Fair use, tweets and screenshots
A strange and interesting case concerning fair use/fair dealing has played out over the last few days at TechDirt, a group blog that’s been around since 1997 and that has a large online community. A Wall Street journalist claimed that her public tweets were not “publishable”, and threatened to sue if someone published them. She in turn has another take on the story, and is reporting that she is now the target of hate mail and being written down by upset people.
What is interesting about all this is the take on fair use, both of quotes and of screenshots reproduced on journalistic sites. Both the Knight Center for Journalism and the Poynter Institute have complied with the journalist’s requests to remove the photo from their screen shots of her Twitter profile. TechDirt’s Mike Masnick is disappointed.
This is problematic in a number of different ways. First, many journalists look to both the Knight Center and Poynter for leadership on ways in which journalists should act. Providing this kind of example runs entirely counter to the kinds of things they should do and the kinds of things they should stand for. They are teaching the wrong lesson. They’re teaching a lesson that says “journalists should give up their fair use rights.”
The use of screenshots is common practice among journalists and bloggers and generally considered to be okay both in the US and Sweden (though a Swedish court ruling from 2012 says otherwise, so this might be changing – note the comment at the end of the linked article about the court ruling being out of touch with common practice).
That one journalist hasn’t grasped this is not surprising, but that these two prestigious institutions hasn’t, sure is. And quoting tweets should be unquestionable.
The journalist has since made her tweets private. They were not at the time that the discussion played out.

• _WORK TO COMPLETE_
Using the post on fair use, tweets and screenshots, explain why Mike Masnick thinks it is a problem that the Knight Center and Poynter removed the photo. Answer in one to three sentences.

• _MATERIAL PROVIDED_
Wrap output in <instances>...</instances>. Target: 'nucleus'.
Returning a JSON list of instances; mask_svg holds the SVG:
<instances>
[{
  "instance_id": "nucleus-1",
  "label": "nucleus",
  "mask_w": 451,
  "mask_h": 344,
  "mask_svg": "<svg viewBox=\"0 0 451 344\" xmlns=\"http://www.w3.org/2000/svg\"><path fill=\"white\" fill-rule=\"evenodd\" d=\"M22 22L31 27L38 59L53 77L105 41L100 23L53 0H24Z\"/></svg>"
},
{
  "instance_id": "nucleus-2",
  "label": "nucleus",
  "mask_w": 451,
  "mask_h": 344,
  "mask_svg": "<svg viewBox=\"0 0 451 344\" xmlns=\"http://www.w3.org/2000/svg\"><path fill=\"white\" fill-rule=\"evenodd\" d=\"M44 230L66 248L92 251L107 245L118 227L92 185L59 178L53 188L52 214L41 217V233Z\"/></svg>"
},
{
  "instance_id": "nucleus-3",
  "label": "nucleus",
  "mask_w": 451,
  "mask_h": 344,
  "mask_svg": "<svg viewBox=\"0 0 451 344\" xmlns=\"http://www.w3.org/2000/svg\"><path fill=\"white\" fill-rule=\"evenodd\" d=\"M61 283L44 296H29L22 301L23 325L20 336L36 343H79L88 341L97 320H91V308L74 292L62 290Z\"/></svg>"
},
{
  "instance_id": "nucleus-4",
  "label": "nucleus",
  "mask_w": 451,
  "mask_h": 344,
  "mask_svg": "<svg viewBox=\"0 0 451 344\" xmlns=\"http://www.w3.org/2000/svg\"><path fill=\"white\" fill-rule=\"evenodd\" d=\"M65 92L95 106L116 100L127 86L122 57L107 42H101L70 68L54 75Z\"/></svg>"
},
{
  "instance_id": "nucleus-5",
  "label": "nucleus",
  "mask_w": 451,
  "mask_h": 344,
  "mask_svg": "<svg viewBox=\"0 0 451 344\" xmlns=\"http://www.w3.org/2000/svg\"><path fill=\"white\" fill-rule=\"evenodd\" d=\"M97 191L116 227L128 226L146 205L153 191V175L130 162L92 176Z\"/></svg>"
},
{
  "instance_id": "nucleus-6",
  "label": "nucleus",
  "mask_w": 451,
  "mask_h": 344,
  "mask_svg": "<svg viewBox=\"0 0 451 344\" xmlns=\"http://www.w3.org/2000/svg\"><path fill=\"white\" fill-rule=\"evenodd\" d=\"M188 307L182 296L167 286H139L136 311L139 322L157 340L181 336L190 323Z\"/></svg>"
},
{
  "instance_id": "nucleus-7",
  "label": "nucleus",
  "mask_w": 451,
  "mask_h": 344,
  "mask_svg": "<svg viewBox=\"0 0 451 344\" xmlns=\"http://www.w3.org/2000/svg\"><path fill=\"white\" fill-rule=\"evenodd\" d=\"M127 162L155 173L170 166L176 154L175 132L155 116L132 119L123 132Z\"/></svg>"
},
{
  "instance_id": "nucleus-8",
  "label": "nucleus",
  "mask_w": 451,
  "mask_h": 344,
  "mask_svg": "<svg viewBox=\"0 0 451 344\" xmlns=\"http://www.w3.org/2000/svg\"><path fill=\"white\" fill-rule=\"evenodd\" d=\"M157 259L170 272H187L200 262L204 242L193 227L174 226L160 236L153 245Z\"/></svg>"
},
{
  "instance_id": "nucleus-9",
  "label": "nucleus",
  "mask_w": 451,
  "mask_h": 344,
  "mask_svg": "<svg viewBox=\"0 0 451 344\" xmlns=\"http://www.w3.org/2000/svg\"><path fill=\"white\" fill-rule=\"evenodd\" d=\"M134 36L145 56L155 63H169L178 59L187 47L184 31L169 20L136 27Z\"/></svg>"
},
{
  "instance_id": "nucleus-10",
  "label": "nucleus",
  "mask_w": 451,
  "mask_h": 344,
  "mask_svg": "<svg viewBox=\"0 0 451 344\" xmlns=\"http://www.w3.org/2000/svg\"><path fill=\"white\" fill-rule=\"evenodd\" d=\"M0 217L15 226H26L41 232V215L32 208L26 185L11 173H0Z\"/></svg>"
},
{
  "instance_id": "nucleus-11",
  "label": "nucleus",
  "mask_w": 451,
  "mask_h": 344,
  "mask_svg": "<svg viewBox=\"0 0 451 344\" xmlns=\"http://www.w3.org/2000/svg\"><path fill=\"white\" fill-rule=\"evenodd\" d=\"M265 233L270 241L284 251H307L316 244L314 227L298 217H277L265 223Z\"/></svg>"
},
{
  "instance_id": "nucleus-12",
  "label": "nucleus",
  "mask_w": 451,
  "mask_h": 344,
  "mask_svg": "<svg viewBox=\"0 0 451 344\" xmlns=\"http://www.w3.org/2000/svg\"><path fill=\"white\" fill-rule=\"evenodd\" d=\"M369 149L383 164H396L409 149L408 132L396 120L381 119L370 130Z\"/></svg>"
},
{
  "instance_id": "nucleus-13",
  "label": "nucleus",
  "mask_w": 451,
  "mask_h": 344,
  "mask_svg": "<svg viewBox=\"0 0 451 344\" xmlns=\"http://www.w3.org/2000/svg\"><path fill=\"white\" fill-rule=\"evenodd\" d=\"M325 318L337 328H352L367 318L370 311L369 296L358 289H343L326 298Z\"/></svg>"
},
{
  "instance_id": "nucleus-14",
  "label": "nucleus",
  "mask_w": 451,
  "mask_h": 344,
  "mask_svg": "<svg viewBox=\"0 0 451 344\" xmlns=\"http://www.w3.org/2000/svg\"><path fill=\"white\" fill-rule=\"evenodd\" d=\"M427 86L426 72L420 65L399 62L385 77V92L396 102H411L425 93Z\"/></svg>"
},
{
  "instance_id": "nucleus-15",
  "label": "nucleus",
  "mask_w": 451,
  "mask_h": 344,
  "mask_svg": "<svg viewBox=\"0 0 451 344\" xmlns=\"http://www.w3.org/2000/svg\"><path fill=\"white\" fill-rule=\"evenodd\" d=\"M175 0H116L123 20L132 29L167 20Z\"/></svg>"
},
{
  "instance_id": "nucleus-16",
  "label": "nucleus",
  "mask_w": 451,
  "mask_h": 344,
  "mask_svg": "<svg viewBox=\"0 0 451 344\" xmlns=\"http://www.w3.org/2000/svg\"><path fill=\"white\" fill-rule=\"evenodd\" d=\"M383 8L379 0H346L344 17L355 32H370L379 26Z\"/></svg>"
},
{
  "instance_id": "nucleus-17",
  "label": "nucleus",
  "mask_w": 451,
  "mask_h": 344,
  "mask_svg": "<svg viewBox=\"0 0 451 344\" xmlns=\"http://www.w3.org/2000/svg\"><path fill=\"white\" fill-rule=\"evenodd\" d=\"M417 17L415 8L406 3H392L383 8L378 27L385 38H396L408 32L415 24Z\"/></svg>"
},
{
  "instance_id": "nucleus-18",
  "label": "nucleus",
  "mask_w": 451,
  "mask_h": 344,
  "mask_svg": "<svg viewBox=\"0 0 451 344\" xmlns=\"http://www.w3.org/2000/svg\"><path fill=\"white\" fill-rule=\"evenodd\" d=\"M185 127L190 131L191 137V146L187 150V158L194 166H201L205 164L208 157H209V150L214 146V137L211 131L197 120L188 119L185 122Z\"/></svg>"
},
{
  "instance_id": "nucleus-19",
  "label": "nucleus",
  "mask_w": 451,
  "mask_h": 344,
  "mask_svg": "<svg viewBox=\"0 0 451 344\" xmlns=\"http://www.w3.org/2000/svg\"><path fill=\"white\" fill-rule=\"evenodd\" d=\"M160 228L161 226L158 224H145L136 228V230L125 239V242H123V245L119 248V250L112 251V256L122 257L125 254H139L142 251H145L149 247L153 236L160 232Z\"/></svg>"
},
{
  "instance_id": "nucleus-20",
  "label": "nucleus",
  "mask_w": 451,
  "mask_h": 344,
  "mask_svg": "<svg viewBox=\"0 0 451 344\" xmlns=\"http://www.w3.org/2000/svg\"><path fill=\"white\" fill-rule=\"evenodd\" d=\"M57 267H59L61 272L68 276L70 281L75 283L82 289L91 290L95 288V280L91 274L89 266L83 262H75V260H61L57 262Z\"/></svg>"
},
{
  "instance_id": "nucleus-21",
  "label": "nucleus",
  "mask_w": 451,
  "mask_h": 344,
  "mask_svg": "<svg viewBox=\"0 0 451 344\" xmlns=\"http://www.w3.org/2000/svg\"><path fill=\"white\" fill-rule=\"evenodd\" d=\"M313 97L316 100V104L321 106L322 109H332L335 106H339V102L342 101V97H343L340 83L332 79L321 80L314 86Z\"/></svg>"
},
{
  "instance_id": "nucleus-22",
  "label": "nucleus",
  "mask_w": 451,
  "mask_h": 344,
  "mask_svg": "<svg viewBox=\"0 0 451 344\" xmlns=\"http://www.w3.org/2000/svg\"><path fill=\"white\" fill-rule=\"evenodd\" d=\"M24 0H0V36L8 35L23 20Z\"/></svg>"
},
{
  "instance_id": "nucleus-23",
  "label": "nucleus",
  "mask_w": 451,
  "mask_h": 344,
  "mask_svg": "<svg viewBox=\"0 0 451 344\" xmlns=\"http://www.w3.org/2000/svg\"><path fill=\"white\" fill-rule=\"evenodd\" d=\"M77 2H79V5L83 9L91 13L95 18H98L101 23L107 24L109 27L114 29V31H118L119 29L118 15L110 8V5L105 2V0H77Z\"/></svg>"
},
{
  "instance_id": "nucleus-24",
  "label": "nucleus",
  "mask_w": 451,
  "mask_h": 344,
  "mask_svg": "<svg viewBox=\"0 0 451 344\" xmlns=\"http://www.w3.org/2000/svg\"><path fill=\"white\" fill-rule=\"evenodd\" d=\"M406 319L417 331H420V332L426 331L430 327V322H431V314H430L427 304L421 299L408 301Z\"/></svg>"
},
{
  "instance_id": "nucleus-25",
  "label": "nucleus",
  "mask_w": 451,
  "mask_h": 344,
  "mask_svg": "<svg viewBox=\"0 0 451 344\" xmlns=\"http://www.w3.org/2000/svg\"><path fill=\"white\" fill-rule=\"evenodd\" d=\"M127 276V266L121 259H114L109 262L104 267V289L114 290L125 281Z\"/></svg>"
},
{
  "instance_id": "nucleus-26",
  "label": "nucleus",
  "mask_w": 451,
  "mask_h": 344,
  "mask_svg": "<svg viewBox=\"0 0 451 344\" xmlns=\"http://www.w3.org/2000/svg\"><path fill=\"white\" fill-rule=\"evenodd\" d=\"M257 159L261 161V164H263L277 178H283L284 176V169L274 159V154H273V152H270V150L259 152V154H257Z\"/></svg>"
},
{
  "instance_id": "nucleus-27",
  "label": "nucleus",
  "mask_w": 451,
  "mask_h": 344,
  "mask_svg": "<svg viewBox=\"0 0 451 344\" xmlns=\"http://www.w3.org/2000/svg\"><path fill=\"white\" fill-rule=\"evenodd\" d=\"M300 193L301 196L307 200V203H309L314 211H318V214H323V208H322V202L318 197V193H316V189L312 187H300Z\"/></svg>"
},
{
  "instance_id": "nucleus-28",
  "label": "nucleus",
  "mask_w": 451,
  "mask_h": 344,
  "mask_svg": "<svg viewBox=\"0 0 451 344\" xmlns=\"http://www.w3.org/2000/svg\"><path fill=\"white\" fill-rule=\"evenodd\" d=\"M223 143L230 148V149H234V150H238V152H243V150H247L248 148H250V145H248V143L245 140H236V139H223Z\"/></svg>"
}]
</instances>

• _OUTPUT_
Many journalists look to the Knight Center and Poynter for leadership on how journalists should act, so their compliance sets an example that runs counter to what they should do and stand for. In his view, it teaches the wrong lesson: that journalists should give up their fair use rights.